Saved entries
▼
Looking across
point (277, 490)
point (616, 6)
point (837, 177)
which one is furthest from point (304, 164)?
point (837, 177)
▲
▼
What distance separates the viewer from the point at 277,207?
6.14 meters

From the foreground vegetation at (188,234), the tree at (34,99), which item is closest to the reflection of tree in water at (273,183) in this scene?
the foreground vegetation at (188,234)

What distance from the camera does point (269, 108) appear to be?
▲
▼
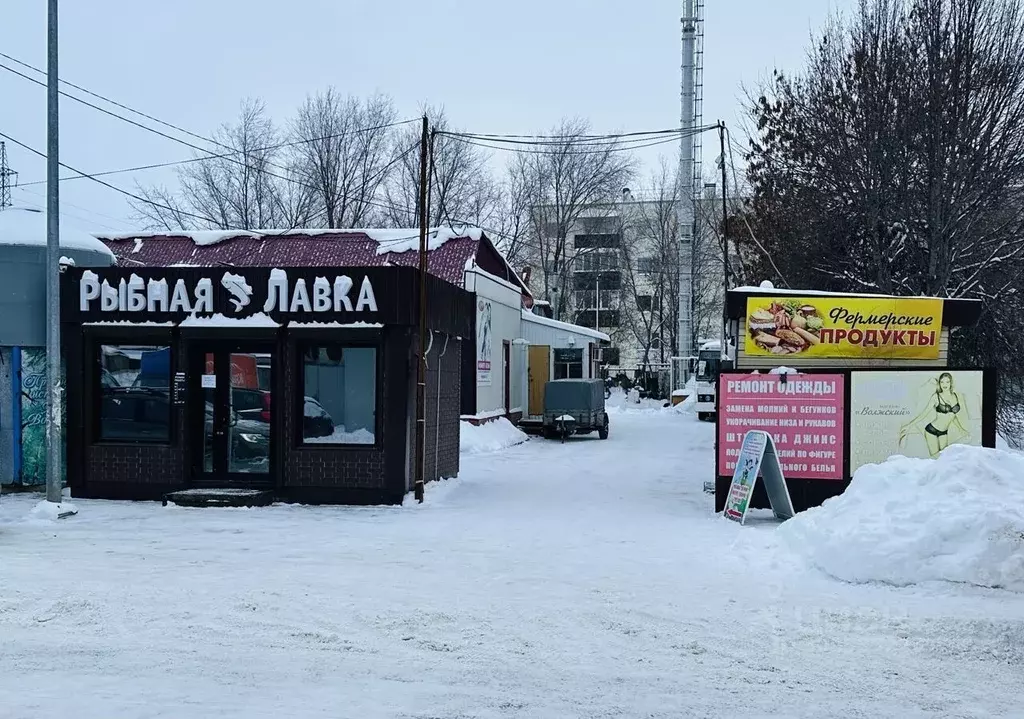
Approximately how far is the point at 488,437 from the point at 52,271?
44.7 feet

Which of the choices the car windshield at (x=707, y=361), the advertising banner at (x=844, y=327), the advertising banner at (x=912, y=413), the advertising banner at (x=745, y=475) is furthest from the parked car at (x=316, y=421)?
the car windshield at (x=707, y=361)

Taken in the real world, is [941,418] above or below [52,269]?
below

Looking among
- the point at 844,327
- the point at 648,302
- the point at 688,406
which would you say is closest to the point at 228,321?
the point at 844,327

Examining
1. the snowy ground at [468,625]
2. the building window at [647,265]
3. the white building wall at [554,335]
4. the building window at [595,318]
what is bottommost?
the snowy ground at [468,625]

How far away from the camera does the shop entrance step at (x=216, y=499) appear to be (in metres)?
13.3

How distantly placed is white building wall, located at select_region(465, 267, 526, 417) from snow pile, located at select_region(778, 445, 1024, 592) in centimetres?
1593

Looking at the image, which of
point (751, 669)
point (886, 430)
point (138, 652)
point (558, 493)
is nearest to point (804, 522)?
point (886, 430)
▲
▸ WHAT THE TASK ASKS:
Count the lines in the records above that contain the string "wall", treating case as significant. Give only the number.

▸ EXERCISE SOLUTION:
2